記事抜粋 ▸
━━━━

公共労250

シリーズ

「なくすぞ!長時間労働・不払い残業」その3

残業時間の上限「100時間未満」〜「働き方改革会議」が決定〜

 政府の「働き方改革実現会議」は、残業時間の上限について「月100時間未満」まで認めることを決定しました。 今後、労働政策審議会の議論をへて、法案の作成に入ることになります。
 残業時間は現在、法的拘束力はないものの、大臣告示による限度基準で「月45時間、年360時間」と定めています。
月45時間を超えて長く働くほど、過労死の危険が高まるとの医学的知見に基づいて政府が定めたものです。
 過労死ラインは「単月100時間」とされていて、交替制労働者については「月60時間」が過労死ラインとして裁判でも認められています。

労働時間の原則は週40時間

労働時間の原則
1日8時間、週40時間(労基法)
残業時間の上限
月45時間、年360時間(大臣告示)
(残業は36協定によるあくまでも例外的措置)
 月100時間の残業といえば、1日平均5時間の残業。朝8時に出勤して夜の9時に帰るのが毎日?!
これを法律で認めちゃうのって長時間労働是正の流れに逆らってない?医労連の撤回を求める談話も読んでみてくださ〜い。
 「月100時間未満」ということは、99時間59分でもOKということになるね。
 過労死ラインの残業にお墨付きを与えるものとして、公共労はこれに断固反対です。
 もし100時間も残業をしないと会社がつぶれるというのであれば、それは人員不足。人員を増やすことこそ求められているはずだ。

過労自殺した電通社員、高橋まつりさんのお母さんのコメント(部分)

 私は、過労死遺族の一人として強く反対します。このような長時間労働は健康に極めて有害なことを政府や厚生労働省も知っているにも関わらず、 なぜ、法律で認めようとするのでしょうか。全く納得できません。月100時間働けば経済成長すると思っているとしたら大きな間違いです。
 人間は、コンピューターでもロボットでもマシンでもありません。長時間働くと、疲れて能率も悪くなり、健康をそこない、ついには命まで奪われるのです。
 人間の命と健康にかかわるルールに、このような特例が認められていいはずがありません。繁忙期であれば命を落としてもよいのでしょうか。
命を落としたら、お金を出せばよいとでもいうのでしょうか。
 娘のように仕事が原因で亡くなった多くの人たちがいます。死んでからでは取り返しがつかないのです。

━━━━

学習資料 ▸
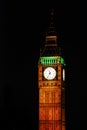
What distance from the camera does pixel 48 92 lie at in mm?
82375

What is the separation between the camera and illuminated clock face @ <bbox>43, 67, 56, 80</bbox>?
8169cm

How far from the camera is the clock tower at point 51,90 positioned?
81.8m

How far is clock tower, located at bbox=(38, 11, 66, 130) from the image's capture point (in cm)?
8175

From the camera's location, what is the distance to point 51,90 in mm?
82250

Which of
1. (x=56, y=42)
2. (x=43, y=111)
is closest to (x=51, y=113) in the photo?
(x=43, y=111)

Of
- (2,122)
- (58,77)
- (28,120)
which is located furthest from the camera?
(58,77)

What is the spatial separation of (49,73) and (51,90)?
1.41 metres

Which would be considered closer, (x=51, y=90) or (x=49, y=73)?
(x=49, y=73)

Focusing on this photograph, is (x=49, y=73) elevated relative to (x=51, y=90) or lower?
elevated

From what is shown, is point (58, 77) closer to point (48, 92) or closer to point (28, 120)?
point (48, 92)

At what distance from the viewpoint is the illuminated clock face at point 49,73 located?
81.7 meters

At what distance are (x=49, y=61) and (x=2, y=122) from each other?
1411cm

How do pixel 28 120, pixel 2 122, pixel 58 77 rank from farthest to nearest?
pixel 58 77 < pixel 28 120 < pixel 2 122

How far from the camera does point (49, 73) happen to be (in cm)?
8188
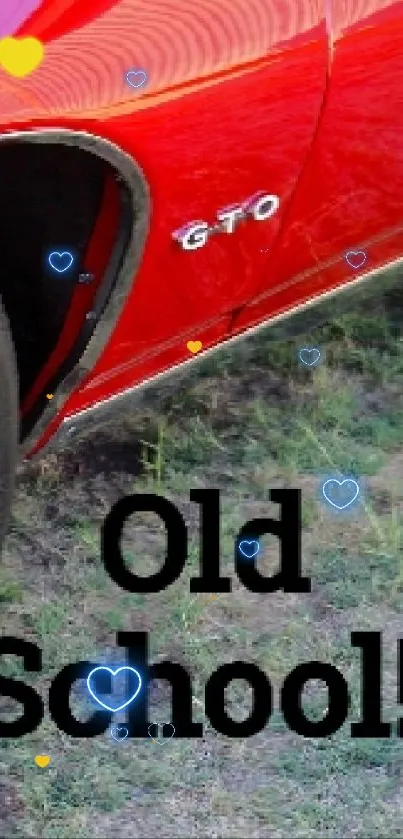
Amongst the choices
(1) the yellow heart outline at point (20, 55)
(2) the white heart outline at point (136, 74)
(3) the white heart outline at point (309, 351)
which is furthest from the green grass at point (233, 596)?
(1) the yellow heart outline at point (20, 55)

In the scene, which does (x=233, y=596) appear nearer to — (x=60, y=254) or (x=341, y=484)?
(x=341, y=484)

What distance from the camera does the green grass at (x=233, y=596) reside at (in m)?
2.15

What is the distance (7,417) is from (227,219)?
0.47m

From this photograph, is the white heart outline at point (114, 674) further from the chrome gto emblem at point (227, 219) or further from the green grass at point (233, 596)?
the chrome gto emblem at point (227, 219)

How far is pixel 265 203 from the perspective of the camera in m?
2.24

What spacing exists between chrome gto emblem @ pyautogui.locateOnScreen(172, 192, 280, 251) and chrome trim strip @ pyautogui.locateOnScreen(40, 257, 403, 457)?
1.18 feet

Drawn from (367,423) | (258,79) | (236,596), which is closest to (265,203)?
(258,79)

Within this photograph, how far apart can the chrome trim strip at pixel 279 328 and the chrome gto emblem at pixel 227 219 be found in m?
0.36

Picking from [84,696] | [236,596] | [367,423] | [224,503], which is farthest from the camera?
[367,423]

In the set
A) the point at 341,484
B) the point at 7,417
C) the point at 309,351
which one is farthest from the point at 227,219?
the point at 309,351

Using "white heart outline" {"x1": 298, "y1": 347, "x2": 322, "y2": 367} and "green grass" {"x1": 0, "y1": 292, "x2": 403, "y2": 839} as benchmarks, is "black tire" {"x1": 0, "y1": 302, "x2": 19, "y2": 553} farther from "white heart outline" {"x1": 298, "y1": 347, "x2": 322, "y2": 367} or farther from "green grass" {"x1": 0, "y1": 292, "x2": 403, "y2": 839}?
"white heart outline" {"x1": 298, "y1": 347, "x2": 322, "y2": 367}

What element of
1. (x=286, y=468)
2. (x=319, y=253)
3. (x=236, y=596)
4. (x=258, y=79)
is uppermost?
(x=258, y=79)

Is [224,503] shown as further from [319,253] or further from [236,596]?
[319,253]

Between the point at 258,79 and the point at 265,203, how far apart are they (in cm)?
24
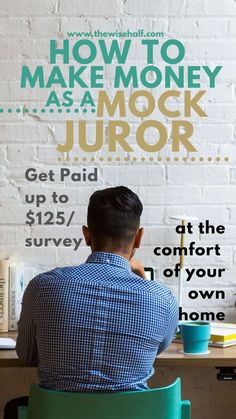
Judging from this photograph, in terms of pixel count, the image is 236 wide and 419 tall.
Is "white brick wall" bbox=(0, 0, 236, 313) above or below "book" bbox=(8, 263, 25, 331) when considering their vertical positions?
above

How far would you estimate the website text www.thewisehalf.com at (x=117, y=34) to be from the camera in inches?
124

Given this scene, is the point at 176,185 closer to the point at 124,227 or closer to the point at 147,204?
the point at 147,204

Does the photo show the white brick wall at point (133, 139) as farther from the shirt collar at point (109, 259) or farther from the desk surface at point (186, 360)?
the shirt collar at point (109, 259)

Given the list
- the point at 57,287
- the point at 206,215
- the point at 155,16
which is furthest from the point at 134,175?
the point at 57,287

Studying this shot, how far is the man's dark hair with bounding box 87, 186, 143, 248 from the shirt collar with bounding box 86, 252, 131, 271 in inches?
1.7

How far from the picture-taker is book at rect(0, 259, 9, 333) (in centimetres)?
299

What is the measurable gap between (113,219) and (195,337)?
1.79 feet

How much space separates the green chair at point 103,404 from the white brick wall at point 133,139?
1.17 m

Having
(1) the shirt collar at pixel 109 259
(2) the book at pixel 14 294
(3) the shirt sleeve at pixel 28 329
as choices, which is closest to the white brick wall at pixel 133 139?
(2) the book at pixel 14 294

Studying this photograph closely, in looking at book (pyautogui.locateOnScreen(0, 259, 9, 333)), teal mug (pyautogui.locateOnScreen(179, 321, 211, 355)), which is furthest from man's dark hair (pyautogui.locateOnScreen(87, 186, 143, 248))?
book (pyautogui.locateOnScreen(0, 259, 9, 333))

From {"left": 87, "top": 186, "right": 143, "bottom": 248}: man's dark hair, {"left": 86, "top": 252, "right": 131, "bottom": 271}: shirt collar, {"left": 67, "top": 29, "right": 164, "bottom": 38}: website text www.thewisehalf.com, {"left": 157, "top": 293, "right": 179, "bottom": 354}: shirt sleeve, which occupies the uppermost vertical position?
{"left": 67, "top": 29, "right": 164, "bottom": 38}: website text www.thewisehalf.com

━━━━

課題文 ▸ 記事抜粋によると、大臣告示による限度基準が残業時間を「月45時間、年360時間」と定めているのはなぜですか。一文から三文で説明してください。 記録は記事抜粋とは別の資料です。

解答例 ▸ 月45時間を超えて長く働くほど過労死の危険が高まるという医学的知見があるからです。政府はその知見に基づいてこの基準を定めました。